The USDCHF fell yesterday and threatens to break below the 0.90 level again. However, it met dynamic support at the upper edge of a falling wedge pattern, bringing a bullish perspective for the aggressive trader.
And USDCHF lower.
Because of the EURCHF’s subdued volatility, the correlation between the EURUSD and USDCHF pairs reached almost -1. As a reminder, a value of -1 shows two financial assets perfectly correlated. In this case, they are negatively correlated. In other words, when one moves to the upside, the other one move to the downside, no matter the input that creates the move.
Yesterday’s input came from the ECB’s Lagarde. The press conference that followed the ECB’s interest rate decision showed hesitation from the ECB. Or, at least, the way Lagarde presented the Governing Council’s view was inefficient.

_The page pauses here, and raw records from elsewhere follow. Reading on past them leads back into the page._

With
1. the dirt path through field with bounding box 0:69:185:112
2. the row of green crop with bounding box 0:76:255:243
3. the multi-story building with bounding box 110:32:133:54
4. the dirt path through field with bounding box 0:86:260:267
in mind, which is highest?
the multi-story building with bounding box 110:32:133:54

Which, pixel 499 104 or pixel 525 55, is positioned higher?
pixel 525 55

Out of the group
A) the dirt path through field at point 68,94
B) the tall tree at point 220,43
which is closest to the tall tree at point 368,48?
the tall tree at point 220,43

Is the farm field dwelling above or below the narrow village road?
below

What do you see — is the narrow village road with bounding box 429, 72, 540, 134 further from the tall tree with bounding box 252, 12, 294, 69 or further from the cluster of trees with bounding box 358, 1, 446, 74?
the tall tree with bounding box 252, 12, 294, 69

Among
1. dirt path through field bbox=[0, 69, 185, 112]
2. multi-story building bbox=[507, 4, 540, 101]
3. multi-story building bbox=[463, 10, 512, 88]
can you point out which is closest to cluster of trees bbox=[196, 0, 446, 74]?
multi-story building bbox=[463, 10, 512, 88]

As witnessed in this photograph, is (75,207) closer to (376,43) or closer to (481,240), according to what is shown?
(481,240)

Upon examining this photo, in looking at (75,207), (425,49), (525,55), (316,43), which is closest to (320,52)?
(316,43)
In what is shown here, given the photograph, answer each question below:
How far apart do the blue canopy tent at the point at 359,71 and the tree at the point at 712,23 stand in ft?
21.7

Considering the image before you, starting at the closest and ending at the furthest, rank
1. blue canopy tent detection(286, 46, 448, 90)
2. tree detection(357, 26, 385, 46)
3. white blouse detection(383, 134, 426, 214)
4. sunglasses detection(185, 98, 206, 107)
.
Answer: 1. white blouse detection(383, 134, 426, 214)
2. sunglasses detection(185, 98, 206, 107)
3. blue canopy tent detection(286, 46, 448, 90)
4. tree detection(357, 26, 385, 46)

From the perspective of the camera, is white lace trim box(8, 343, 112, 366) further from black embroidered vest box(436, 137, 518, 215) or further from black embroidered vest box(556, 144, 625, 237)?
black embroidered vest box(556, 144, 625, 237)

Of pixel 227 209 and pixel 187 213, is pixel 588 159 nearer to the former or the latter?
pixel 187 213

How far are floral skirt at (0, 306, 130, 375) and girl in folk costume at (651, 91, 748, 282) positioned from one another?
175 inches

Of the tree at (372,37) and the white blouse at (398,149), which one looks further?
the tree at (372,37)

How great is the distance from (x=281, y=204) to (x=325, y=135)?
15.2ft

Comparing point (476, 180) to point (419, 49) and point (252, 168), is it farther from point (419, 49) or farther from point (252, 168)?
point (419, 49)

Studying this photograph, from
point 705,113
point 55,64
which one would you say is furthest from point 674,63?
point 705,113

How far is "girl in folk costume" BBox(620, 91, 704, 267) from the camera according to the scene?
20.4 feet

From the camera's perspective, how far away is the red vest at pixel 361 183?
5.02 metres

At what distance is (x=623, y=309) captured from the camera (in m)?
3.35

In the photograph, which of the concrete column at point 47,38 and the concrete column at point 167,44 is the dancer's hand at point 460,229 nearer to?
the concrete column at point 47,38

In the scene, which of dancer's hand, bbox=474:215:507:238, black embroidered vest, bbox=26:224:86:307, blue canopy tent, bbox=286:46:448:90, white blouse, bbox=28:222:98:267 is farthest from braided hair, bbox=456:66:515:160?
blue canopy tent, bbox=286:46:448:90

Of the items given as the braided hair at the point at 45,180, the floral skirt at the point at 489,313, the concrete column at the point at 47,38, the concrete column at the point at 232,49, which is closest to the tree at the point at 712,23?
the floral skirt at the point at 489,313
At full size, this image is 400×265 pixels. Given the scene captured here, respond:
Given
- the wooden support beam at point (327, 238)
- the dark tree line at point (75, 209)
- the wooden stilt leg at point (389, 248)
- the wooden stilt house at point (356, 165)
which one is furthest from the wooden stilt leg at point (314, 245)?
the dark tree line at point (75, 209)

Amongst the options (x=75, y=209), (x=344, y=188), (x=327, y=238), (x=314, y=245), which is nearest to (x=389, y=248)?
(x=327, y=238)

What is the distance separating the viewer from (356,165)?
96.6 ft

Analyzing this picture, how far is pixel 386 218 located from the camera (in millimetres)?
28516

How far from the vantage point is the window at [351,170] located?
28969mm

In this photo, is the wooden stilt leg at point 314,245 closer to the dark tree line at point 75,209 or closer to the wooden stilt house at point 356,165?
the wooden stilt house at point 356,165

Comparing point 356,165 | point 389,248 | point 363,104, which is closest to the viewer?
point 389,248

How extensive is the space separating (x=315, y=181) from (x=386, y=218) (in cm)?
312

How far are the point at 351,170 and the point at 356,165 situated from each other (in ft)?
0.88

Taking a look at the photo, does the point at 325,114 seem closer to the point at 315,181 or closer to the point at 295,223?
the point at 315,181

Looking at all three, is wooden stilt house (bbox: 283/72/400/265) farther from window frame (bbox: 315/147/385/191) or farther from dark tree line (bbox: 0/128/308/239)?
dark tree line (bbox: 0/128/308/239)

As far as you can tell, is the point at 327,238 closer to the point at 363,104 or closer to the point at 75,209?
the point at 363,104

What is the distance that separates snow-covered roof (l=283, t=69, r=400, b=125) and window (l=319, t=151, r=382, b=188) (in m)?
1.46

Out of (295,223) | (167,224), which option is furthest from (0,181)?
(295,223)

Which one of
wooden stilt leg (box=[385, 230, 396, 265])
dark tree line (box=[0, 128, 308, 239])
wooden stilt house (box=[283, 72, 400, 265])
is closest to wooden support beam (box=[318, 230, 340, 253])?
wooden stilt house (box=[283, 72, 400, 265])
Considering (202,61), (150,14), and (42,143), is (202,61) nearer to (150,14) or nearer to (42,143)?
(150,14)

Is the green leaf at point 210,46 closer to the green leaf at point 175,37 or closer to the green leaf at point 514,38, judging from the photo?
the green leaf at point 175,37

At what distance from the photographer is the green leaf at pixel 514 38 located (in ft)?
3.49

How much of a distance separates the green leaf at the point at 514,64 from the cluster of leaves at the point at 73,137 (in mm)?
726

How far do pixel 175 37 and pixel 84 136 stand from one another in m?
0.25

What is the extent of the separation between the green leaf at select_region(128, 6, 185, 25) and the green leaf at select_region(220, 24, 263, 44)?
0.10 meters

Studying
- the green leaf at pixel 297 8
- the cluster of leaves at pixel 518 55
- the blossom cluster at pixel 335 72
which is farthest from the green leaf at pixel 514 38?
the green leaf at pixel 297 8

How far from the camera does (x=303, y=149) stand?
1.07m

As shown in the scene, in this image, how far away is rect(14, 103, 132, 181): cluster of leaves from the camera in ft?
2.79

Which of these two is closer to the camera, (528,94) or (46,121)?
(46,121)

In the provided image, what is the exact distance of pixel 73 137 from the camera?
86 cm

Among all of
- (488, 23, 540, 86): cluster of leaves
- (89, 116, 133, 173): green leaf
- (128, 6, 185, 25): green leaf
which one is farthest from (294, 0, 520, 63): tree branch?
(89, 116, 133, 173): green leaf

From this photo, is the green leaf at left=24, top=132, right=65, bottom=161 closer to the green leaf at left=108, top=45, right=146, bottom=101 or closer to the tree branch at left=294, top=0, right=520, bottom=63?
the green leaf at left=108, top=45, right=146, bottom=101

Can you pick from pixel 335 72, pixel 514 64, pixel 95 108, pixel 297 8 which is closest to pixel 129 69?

Instead of focusing on the lower core inflation and the outlook for even lower values, the Lagarde emphasized the strong rebound in the Euro area economic growth. Not quite the message one wants to send to markets when it also signals that the ECB stands ready for more stimulus.
As such, the market took it as a hawkish message, and the EURUSD moved above 1.19. With it, the USDCHF tanked, based on the negative correlation mentioned earlier. However, it found support and a dynamic level, opening the gates for a two-step trading plan on the long side.
The move lower reached the previous falling wedge formation. That trendline acts as a support and represents a reason for bulls to go long at the market – the first step in a bullish plan.
Next, bulls would like to see the USDCHF price action exceeding the 0.92 level. This is the level where it hesitated previously, and a break there should trigger more upside potential – the second step in the bullish plan.
A move below 0.90 would invalidate the bullish scenario. As for the take profit, bulls may want to consider a 161.8% extension from the entire move from 0.90 to 0.92 – more than three hundred pips to the upside.